Family in central Minnesota says police chief trespassed, committed animal cruelty.
Phoenix Turnbull, 5, holds one of his pet chickens in his family’s back yard in Atwater. The town’s police chief killed one of the boy’s chickens in August. “I came home to find the chicken’s head lying in front of its coop,” Turnbull’s mother said.
To 5-year-old Phoenix, the red hen was a pet. Her son snuggled it “like a puppy,” mother Ashley Turnbull said. He often carted it to the sandbox in a small wagon.
But to police and some neighbors in Atwater, Minn., the chicken was a nuisance. Not allowed under city ordinance.
After getting another complaint, Police Chief Trevor Berger stopped by Turnbull’s house and decapitated the small hen with a shovel. As news got out of the Aug. 16 incident, neighborhood tension in the central Minnesota city turned into national outrage.
“I came home to find the chicken’s head lying in front of its coop,” Turnbull said by phone. “No note left on the door. He just left the head.”
In a complaint to the city, Turnbull argued that Berger trespassed and committed animal cruelty in killing the chicken, which they called Carson Petey. But Berger said Tuesday evening that he was just trying to respond to a neighbor’s repeated complaints and protect a nearby elementary school from a chicken on the loose.
“I did not have any clue that this was Phoenix’s pet,” he said, sighing deeply. “I feel terribly about it.
“I’m going to apologize to him in person in just a few minutes.”
In retrospect, Berger believes he “should have used the power of the courts,” he said, giving the property owners a citation that perhaps would have led to a fine.
On Wednesday night, the City Council will discuss the chief’s actions and whether they’ve nixed any chance of an ordinance allowing back yard chickens — a proposal the council had asked Berger to draft earlier this summer. Thanks to neighbors’ complaints and the day’s controversy, that idea seems unlikely to move forward, City Clerk Goldie Smith said Tuesday.
Atwater’s current ordinance prohibits residents from keeping chickens or other fowl. “Fowl or animals kept contrary to the provisions” in the ordinance “are hereby declared a public nuisance and may be abated according to law,” according to the rule, in place since 1960.
This spring, Turnbull and her fiancé gave Phoenix three baby hens and two ducks as a birthday present — not knowing fowl weren’t allowed. But she later learned that a city ordinance prohibits the animals. On Aug. 7, an officer stopped by Turnbull’s home and told her to get rid of the chickens and ducks, a police report shows.
Looking back, Turnbull wishes she had taken that visit more seriously. But she also believes there should have been “a process — verbal, then written.”
She’s grateful that she returned home before Phoenix and was able to discard the head of his beloved hen. She had hoped to break the news to him gently, but the child next door, who had seen the incident, was quick to announce the news, she said: “The cops killed your chicken!”

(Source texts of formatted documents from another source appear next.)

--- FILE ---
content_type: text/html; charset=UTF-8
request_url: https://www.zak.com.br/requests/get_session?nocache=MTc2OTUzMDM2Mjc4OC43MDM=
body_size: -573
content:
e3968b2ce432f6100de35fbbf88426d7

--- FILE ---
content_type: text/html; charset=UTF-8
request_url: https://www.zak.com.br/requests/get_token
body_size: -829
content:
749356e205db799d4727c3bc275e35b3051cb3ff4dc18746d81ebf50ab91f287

Driving to the house, Berger did not intend to kill the chicken, he said by phone. But after learning that the family wasn’t home, worrying about the diseases chickens carry, and chasing the chicken around the yard, he reached for a shovel. He did not mean to leave the head behind, he added.
“I was concerned about the public health issue,” Berger said. “There are little kids over there who are playing. I don’t want them to get sick.”
The police report of the incident notes a neighbor’s complaint of “a chicken at large.”
The hen was “roaming free in the back yard” when Berger arrived, the report says. He tried to corral the chicken into the fenced area but failed, the police report continues. “Chicken was then destroyed on scene.”
The hen was “the same chicken that a neighbor had taken pictures of roaming free,” the report notes.
Neighbor Dick Rierson had complained before to the City Council that the pen was filthy, passing around photos. His wife alerted the police to the hen on the loose, the police report shows.
“You want rats in your neighborhood?” Rierson said Tuesday by phone. “That’s what happens if you don’t keep [the coop] clean.”
Rierson believes Berger did the right thing, he said, because police have a duty to enforce the city’s ordinances.
“He didn’t really have a choice,” he said. “It sounds like he tried to do his job and did it as best as he could.
“Have you ever tried to catch a chicken?”